» **Required actions**:
**a)** According to the text on drilling waste mineralogy, what percentage of calcite did the drill cuttings (C5) contain?
**b)** Copy the mineralogy text word for word, from "Analysis of the mineralogical character of drilling" to "and Wannakomol 2017).".

XRD pattern of cuttings sample (C5) dried at 105 °C

Analysis of the mineralogical character of drilling fluid solids (DF5) revealed that they contained 35.8% of calcite (CaCO3), 24.6% of quartz (SiO2), 12.7% of muscovite 2M1 (KAl2.9Si3.1O10(OH)2), 11.0% of sylvite, 10.4% of barite (BaSO4), 2.8% of dolomite (CaMg(CO3)2), and 2.7% of orthoclase (KAlSi3O8). XRD analysis of mineral compositions of drilling fluid dried powder samples collected from a petroleum drill hole in northern Thailand showed that they contained 42.83% of quartz, 32.82% of kaolinite, 14.21 of calcite, 7.74% of albite, and 1.39% of barite (Sawaengpol and Wannakomol 2017).

Analysis of the mineralogical character of drill cuttings (C5) revealed that they contained 43.5% of calcite (CaCO3), 29.2% of quartz (SiO2), 10.1% of muscovite 2M1 (KAl2.9Si3.1O10(OH)2), 13.3% of barite (BaSO4), 3.4% of dolomite (CaMg(CO3)2), and 0.5% of barium chloride (BaCl2). XRD analysis of drill cuttings from other shales in Poland (Baltic Basin) showed that the major components of these materials are quartz, sodium aluminum dioxide (NaAlO2), aluminum silicate hydrate (Al2O3·2SiO2·2H2O, mineral kaolinite), and wustite (FeO) (Mykowska et al. 2015). Wilke et al. (2015) determined the mineral content in black shales in Germany and Dernmark. XRD analysis revealed that shales from the Upper Cumbrian Age contained muscovite/illite, pyrite, sanidine, orthoclase, and jarosite whereas shales from Lower Jurassic Age contained carbonate, muscovite/illite, quartz, kaolinite, albite, barite, and pyrite (Table 6).

» **Data shown**:

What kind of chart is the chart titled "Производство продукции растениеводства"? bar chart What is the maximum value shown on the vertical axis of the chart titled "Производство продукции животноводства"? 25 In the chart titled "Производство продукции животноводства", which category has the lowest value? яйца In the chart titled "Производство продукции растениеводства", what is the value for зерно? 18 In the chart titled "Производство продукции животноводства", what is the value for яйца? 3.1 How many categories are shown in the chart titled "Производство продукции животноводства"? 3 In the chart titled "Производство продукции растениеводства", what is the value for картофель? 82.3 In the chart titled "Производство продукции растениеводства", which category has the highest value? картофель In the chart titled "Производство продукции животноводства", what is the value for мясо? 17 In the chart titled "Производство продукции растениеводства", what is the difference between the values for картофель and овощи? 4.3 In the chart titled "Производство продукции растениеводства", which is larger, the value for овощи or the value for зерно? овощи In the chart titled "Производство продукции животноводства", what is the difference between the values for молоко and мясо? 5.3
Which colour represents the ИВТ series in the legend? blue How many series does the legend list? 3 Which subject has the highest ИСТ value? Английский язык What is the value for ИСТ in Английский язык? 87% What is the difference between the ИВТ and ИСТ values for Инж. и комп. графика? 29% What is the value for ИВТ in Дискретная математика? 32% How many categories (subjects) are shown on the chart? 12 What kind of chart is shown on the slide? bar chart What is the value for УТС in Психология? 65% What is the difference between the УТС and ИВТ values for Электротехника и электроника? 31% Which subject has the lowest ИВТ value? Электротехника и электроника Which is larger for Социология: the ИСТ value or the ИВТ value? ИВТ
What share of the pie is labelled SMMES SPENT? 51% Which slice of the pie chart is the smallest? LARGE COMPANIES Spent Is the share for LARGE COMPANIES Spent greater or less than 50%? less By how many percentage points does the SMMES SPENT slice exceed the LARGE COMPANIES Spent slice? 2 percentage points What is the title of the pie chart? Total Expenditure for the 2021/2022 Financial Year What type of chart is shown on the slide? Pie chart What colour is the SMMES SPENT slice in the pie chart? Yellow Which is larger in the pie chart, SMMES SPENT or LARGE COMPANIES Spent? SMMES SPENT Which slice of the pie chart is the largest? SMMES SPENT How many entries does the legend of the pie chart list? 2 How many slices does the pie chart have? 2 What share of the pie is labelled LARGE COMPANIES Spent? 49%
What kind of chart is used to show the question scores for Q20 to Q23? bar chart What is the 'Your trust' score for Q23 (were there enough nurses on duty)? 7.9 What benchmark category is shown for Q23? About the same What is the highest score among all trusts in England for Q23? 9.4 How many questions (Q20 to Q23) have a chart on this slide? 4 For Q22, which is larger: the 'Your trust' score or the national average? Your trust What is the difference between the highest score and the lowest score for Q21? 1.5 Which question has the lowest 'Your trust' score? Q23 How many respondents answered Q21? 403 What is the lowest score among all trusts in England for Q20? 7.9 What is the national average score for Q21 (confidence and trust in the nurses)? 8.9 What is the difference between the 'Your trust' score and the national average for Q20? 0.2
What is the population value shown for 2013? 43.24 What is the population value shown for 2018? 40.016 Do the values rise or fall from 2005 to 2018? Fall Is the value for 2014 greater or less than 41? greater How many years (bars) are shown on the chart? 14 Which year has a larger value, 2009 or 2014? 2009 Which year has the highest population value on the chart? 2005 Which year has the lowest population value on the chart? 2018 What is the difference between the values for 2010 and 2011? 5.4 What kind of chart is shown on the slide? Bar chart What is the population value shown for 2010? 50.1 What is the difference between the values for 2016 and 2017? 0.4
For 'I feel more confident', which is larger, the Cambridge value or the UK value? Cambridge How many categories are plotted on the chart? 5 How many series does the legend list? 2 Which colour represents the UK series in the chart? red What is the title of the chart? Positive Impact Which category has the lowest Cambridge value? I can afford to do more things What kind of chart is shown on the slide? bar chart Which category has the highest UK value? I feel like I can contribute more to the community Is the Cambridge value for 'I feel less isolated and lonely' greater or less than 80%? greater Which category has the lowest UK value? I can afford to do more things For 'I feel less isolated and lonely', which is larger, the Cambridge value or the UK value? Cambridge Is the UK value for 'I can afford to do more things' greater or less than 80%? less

» **Problem solutions**:
**a)** 43.5%

**b)**
Analysis of the mineralogical character of drilling fluid solids (DF5) revealed that they contained 35.8% of calcite (CaCO3), 24.6% of quartz (SiO2), 12.7% of muscovite 2M1 (KAl2.9Si3.1O10(OH)2), 11.0% of sylvite, 10.4% of barite (BaSO4), 2.8% of dolomite (CaMg(CO3)2), and 2.7% of orthoclase (KAlSi3O8). XRD analysis of mineral compositions of drilling fluid dried powder samples collected from a petroleum drill hole in northern Thailand showed that they contained 42.83% of quartz, 32.82% of kaolinite, 14.21 of calcite, 7.74% of albite, and 1.39% of barite (Sawaengpol and Wannakomol 2017).